__What you will do__
In the records below, the lines from the one containing "phylum: Chordata" through the last are to be reproduced exactly and alone.

__Exercise material__

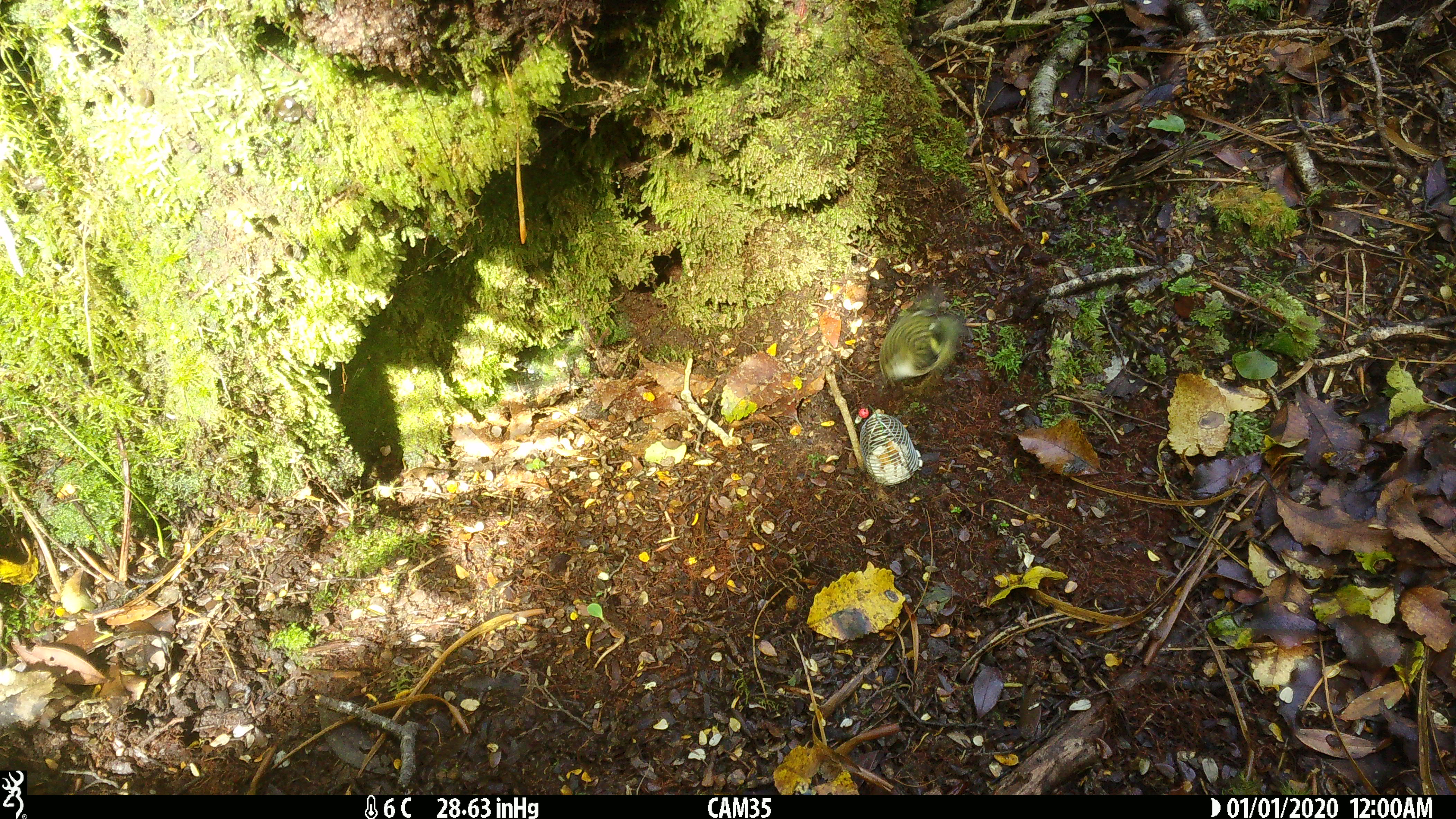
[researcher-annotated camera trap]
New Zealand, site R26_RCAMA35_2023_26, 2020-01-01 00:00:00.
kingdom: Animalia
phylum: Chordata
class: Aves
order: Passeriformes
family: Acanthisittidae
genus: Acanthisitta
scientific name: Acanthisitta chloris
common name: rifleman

__Your response__
phylum: Chordata
class: Aves
order: Passeriformes
family: Acanthisittidae
genus: Acanthisitta
scientific name: Acanthisitta chloris
common name: rifleman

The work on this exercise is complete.